> Instruction A:
Gather every line of the entries below that contains the string "blurred", with case counting, and copy each one in full.

> Supplied passage:
◇ ◇ ◇ ◇
Friendships developed not only among station personnel who were thrown together for training, but also between Air Force members and civilians. Some met through sport competitions, church services, dances and recreational activities. Other people became friends when they shared housing. Air Force families and single men who rented rooms or apartments in Summerside during the war kept in touch with residents over the years, sometimes with visits, but more often through correspondence.


Bruce Powell and Wanda Wyatt

A good example of a lifetime relationship was the one that was formed between Miss Wanda Wyatt of 85 Spring Street and boarder Bruce Powell. Bruce was a 27-year-old Pilot Officer who moved into the Wyatt spare bedroom with fellow officer John Bryant in September 1943. They soon made themselves at home playing bridge, reading, or listening to radio with Wanda and her sister Dorothy who were 48 and 50 at the time. The sisterly affection that the Wyatts felt for these two boarders (who paid $6 each per week) was particularly strong.

Numerous Air Force officers were invited to the Wyatt home, particularly those attending morning or evening services at St. Mary's Anglican Church. Many of them came repeatedly for meals or chats by the fire. The sisters carried on a prodigious letter campaign to these young men after they left Summerside. In the large number of letters received by the Wyatts, phrases such as "You will never know how much the hours spent in your lovely home have meant to me," "I really can't thank you enough", and "My heart will be there always" are indicative of the gratitude felt. Several mothers also wrote when their sons reported on the Wyatts' warm reception. One stated, "It does mean a lot to the mothers of these lads that people give them a little home life and I do sincerely thank you."

The special bond that developed with Bruce Powell and also with his friend John was maintained after the war. Bruce went home to Calgary in May 1945 where he married the next year. Wanda and Dorothy were sorry to see him leave and visited him and his wife Pam in 1947 when they attended an IODE meeting in Alberta.

Dorothy died in 1959 so the next time Wanda saw Bruce she was alone on a visit to Calgary and other areas of the west. They corresponded and sent photos over the years. In 1987 a planned visit by Bruce to Summerside was postponed when his wife died. A Christmas card sent by Wanda in December 1988 expressed her hope that he would still come. "Right now I am writing at a table in the room that you and John shared - and the extra folding bed is still in place. You will find little change in the house itself - so I am still hoping that you can manage a return visit to see your old friends and haunts in Summerside. The town's growing - but we are still Islanders - and this area remains the same."

He phoned Boxing Day to say that he would come that spring. He arrived for a week in April 1989 and Wanda referred to the visit in her diary as a "lovely reunion." They continued to remember one another with cards and letters to the end of Wanda's life at age 102 in 1998.
◇ ◇ ◇ ◇
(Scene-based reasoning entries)
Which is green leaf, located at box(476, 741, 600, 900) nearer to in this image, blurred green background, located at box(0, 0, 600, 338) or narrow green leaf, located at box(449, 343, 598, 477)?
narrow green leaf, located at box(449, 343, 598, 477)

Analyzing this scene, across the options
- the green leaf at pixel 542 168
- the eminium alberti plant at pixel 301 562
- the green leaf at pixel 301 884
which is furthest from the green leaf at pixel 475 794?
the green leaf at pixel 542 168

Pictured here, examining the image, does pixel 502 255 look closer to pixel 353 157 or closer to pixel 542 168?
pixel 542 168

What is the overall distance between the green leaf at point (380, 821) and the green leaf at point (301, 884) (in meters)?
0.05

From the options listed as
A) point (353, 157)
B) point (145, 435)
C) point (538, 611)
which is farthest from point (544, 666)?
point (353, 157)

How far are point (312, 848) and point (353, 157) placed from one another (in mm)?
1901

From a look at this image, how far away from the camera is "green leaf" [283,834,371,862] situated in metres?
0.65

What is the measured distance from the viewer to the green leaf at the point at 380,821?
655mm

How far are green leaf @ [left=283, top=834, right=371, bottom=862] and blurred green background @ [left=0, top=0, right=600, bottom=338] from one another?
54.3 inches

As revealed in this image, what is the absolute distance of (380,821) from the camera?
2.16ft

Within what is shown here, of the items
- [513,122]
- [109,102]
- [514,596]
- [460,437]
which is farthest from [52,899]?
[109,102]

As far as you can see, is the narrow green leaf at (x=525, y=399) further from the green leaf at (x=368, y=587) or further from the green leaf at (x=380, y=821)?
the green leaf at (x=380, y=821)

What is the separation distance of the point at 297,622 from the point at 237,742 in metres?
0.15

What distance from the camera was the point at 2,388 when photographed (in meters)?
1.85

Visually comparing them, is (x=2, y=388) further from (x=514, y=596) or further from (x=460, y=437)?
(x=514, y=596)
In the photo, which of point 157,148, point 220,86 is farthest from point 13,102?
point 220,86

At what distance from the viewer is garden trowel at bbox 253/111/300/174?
◇ ◇ ◇ ◇
> Instruction B:
From the passage on Summerside wartime friendships above, copy the text between "The special bond" and "meeting in Alberta.", inclusive, word for word.

> Full response A:
Which is green leaf, located at box(476, 741, 600, 900) nearer to in this image, blurred green background, located at box(0, 0, 600, 338) or narrow green leaf, located at box(449, 343, 598, 477)?
How far are green leaf @ [left=283, top=834, right=371, bottom=862] and blurred green background @ [left=0, top=0, right=600, bottom=338] from one another?

> Full response B:
The special bond that developed with Bruce Powell and also with his friend John was maintained after the war. Bruce went home to Calgary in May 1945 where he married the next year. Wanda and Dorothy were sorry to see him leave and visited him and his wife Pam in 1947 when they attended an IODE meeting in Alberta.